> “How’d the moon get here? Look, you pinheads who attacked me for this, you guys are just desperate. How’d the moon get here? How’d the sun get there? How’d it get there? Can you explain that to me? How come we have that and Mars doesn’t have it?” -Bill O’Reilly
Once upon a time, humans looked at the tides — going out and coming in — and we had no idea what caused them. At high tides, the sea level would rise, and the coast would get swept up by the oceans, while at low tides, the water would recede, leaving tidepools behind.
(Image credit: smugmug.com.)
Low tides and high tides would each happen twice a day. But we started noticing that the highest high tides and the lowest low tides — spring tides — happened during new Moons and full Moons. On the other hands, the most moderate tides, where high tides were relatively low and low tides were relatively high — neap tides — happened during the first and last quarter Moon phases.
It wasn’t long before we put this picture together.

========================================

> _Given exercise a_:
How many lines of the records contain the string "camera", with case counting? Give only the number.

========================================

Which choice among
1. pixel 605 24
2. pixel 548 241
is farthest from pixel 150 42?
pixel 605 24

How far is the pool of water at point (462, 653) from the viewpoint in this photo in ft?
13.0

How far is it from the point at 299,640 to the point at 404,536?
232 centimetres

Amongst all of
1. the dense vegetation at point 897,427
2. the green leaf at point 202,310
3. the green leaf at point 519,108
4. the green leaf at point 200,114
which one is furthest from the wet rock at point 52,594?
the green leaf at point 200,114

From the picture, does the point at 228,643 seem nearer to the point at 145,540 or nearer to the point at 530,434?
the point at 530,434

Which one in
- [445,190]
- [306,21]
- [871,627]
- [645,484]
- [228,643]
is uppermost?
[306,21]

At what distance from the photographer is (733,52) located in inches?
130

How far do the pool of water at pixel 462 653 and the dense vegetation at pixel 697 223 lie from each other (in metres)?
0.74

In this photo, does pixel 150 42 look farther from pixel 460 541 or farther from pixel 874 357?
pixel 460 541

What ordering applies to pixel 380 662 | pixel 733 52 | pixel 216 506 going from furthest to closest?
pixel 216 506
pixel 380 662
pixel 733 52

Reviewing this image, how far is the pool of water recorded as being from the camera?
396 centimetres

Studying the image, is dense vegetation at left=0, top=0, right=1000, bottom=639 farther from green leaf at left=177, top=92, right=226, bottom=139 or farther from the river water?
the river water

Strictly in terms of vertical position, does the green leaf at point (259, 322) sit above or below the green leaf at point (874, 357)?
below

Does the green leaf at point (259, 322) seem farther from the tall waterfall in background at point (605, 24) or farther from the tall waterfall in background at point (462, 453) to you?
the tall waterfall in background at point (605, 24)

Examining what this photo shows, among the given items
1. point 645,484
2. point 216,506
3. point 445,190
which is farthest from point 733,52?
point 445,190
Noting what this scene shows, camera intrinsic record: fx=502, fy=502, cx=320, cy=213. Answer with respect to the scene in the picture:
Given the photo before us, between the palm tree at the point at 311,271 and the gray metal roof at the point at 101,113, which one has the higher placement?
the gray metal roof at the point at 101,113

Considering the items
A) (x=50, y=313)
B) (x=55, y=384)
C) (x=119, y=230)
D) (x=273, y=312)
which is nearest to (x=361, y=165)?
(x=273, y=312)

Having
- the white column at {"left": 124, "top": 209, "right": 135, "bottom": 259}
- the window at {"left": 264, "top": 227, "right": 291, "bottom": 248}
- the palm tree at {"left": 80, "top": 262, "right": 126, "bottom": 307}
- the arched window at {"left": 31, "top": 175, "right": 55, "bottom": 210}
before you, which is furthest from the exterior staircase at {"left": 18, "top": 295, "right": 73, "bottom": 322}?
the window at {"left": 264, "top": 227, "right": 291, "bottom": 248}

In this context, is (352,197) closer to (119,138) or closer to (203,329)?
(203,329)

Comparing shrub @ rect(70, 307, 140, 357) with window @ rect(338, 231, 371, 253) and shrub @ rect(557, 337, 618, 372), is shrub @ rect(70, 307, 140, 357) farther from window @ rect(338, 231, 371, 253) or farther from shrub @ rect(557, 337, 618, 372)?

========================================

> _Given exercise b_:
Do these statements agree with the passage on tides? Answer yes or no for each, and quote the deciding words from the passage. (i) Spring tides happened during new Moons and full Moons. (ii) Low tides and high tides each happened once a day. (iii) At low tides, the sea level would rise.

> _Reply a_:
2

> _Reply b_:
(i) Yes: "the highest high tides and the lowest low tides — spring tides — happened during new Moons and full Moons"
(ii) No: "Low tides and high tides would each happen twice a day."
(iii) No: "at low tides, the water would recede, leaving tidepools behind"